Sunday 17 January 2010

Dilute according to taste

I very rarely get involved in this sort of thing but I think this one is worth thinking about.
Here is an explanation, in language that anyone can understand, about why homoeopathy is bunkum.
Boots, the most popular high street pharmacy in Britain, sells homoeopathic "remedies" in spite of having admitted that they know them to be useless. Even the meanest snake-oil salesmen usually at least put a drop of whisky in the stuff. If people want to buy remedies that do nothing then let them, but they should buy them from the quacks and conmen who have always tried and will always done his kind of business (sincerely or otherwise), not from a reputable organisation which has no business selling it beside proper medicines as if it has a genuine medical benefit.
It's a matter of trust.

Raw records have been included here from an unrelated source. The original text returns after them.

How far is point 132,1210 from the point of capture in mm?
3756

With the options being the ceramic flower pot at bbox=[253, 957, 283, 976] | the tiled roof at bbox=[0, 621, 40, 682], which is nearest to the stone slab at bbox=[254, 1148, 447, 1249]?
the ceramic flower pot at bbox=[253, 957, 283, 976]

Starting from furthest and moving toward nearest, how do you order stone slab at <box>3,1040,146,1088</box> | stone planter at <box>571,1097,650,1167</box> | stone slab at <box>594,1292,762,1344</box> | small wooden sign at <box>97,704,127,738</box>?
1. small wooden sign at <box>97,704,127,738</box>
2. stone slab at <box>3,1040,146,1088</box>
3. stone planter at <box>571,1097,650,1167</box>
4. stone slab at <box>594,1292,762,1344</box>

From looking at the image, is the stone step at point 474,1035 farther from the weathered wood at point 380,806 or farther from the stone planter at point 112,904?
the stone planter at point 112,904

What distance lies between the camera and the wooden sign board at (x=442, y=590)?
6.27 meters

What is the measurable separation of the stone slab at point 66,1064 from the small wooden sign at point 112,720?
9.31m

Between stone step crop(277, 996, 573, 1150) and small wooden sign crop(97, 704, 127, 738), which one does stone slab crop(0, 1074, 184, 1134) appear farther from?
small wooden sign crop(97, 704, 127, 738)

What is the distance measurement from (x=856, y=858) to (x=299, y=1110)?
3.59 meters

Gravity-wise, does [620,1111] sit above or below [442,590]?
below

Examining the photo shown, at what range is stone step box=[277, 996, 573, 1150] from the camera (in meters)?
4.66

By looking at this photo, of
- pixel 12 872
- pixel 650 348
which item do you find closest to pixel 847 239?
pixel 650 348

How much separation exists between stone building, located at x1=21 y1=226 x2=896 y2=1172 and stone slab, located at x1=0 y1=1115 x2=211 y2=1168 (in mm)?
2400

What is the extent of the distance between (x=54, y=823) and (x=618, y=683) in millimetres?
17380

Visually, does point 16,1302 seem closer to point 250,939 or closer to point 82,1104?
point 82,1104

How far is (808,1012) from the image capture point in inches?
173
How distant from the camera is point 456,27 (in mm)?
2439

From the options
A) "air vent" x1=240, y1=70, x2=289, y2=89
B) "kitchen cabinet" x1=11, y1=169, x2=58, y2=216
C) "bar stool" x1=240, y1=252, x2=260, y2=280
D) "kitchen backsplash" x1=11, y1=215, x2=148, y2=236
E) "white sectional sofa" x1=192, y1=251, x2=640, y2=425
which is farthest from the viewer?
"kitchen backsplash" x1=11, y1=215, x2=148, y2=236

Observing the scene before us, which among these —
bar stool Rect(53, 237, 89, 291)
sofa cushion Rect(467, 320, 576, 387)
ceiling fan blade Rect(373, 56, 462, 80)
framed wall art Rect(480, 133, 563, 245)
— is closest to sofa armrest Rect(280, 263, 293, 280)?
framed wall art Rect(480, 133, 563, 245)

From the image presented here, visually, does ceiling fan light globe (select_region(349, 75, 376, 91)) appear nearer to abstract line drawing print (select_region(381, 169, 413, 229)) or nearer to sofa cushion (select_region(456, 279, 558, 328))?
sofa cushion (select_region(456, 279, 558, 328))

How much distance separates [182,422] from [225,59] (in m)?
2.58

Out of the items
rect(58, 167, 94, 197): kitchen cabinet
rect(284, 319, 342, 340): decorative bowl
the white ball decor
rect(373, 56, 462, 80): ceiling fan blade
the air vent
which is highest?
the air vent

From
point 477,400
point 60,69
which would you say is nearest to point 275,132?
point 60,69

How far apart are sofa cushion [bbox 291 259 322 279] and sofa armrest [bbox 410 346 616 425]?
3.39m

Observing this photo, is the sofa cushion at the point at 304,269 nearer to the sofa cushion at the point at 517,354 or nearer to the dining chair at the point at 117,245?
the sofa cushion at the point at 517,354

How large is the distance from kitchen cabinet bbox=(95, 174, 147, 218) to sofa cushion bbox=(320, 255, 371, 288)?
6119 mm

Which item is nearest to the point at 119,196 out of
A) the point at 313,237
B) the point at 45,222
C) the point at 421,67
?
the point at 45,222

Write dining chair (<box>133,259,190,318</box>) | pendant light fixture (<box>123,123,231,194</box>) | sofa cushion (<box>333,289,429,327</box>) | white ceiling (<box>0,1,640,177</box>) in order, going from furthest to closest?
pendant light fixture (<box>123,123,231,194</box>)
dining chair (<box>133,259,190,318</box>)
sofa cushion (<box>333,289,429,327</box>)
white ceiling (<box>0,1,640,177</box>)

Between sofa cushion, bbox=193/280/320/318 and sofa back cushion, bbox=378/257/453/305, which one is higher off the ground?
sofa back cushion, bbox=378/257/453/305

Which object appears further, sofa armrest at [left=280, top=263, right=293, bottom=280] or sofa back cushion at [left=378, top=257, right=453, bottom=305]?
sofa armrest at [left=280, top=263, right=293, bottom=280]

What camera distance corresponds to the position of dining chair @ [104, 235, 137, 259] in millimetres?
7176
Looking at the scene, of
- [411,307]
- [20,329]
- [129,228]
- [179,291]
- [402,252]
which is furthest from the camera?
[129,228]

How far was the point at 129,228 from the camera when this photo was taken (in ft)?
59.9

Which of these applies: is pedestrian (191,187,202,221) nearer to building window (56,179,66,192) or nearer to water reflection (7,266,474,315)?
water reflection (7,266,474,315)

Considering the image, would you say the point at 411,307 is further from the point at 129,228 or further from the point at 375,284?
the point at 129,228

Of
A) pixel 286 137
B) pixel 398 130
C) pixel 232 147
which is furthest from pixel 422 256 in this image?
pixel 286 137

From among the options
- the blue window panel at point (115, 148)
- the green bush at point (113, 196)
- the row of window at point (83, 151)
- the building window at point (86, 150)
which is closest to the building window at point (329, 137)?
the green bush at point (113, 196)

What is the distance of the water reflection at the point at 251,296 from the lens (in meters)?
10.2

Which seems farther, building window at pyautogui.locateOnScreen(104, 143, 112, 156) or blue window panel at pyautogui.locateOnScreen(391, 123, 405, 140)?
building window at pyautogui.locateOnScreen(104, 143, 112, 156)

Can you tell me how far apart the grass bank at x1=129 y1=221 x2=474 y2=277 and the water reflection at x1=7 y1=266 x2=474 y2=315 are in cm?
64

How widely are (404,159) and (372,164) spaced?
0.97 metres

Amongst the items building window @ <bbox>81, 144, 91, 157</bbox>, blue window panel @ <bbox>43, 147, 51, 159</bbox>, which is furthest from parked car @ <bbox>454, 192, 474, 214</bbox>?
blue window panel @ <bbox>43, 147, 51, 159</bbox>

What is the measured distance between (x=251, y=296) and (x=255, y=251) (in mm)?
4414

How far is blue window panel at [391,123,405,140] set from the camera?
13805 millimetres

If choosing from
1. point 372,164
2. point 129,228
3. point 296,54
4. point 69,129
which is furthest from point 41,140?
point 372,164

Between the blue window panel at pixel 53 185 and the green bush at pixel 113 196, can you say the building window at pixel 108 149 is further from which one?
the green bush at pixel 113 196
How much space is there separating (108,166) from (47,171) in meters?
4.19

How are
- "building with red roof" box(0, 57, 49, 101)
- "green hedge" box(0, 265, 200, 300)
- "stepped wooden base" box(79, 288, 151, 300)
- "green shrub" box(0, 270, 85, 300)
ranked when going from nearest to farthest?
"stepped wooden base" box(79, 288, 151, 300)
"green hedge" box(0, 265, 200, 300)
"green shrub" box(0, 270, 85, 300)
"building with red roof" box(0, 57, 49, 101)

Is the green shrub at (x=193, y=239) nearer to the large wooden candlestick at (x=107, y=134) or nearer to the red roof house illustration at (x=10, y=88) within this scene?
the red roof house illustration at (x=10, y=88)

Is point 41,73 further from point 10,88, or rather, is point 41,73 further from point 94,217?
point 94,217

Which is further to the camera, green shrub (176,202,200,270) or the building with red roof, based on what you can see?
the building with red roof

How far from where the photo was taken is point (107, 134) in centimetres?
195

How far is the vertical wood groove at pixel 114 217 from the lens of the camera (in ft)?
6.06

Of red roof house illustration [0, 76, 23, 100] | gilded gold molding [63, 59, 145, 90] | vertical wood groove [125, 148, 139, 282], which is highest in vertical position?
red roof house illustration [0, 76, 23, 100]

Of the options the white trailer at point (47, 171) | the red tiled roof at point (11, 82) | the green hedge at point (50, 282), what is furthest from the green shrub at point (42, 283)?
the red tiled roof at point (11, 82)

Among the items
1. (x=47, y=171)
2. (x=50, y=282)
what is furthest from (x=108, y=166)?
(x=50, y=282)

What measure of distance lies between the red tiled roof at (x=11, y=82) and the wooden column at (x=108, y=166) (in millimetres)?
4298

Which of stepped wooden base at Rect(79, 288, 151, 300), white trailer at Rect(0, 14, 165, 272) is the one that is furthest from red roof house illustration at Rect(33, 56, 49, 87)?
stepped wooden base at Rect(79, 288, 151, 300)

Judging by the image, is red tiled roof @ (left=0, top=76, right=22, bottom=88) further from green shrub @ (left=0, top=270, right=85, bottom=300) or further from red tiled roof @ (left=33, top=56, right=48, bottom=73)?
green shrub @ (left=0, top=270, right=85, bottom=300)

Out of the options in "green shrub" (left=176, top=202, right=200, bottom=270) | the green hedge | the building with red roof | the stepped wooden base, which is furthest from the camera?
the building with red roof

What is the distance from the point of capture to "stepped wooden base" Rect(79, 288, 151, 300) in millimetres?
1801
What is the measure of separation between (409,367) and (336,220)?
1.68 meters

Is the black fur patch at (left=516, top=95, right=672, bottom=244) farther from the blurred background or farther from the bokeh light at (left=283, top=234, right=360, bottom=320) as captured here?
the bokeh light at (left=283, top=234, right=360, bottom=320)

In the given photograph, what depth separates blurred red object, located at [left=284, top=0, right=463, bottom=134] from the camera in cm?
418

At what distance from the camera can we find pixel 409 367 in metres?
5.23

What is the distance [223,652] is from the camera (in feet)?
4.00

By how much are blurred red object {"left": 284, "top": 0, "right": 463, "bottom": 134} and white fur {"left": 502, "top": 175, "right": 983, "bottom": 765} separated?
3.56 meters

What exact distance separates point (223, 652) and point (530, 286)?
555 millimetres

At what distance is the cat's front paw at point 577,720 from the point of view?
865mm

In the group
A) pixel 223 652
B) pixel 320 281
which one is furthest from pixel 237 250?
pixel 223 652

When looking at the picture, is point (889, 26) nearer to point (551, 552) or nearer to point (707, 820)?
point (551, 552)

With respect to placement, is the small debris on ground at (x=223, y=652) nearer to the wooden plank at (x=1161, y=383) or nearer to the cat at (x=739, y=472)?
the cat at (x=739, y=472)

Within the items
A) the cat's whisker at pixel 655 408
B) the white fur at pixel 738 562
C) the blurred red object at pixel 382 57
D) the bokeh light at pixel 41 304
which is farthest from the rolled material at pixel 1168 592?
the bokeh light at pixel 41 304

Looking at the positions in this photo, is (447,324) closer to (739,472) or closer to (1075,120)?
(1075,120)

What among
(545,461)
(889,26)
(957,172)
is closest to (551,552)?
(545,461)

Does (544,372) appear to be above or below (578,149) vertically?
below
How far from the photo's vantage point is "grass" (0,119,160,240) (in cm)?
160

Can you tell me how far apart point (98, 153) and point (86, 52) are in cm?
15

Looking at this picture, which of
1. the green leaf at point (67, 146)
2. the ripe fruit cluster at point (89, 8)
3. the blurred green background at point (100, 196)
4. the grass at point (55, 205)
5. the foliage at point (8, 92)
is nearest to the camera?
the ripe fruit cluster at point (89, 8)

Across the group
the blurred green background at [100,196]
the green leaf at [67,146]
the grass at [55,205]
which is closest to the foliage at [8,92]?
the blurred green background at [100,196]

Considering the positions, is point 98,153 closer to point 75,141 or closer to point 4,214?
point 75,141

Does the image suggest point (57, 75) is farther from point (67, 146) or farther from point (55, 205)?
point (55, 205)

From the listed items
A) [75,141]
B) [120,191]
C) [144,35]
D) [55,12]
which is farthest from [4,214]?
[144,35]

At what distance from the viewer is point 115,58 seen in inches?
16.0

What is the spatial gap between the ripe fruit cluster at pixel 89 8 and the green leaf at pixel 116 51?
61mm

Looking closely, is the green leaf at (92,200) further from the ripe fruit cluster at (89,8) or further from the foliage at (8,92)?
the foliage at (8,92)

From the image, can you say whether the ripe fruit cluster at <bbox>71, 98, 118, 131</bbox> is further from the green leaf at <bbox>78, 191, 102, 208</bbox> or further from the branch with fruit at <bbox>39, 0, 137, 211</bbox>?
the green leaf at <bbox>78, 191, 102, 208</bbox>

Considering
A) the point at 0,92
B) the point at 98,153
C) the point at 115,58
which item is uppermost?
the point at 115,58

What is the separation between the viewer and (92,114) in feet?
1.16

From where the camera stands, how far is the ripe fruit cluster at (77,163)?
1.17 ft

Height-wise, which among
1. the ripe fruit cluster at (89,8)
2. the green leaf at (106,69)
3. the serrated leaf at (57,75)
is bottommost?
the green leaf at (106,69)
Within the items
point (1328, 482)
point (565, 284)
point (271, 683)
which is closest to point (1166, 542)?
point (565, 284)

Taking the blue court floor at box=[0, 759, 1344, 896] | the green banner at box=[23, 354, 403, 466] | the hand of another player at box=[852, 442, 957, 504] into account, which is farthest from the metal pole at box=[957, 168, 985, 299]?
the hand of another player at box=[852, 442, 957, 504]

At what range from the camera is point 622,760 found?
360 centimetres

Once they sell one thing that has no medical benefit, that they know has no medical benefit and that is simply a way to get people to hand over money for nothing* then how can we possibly trust that anything they sell is any use?
Anyone who wants to register their feelings about this with Boots can do so here.

(*Of course it's much worse than that because while people are treating themselves with this quackery they are NOT treating themselves with anything else that might actually be beneficial.)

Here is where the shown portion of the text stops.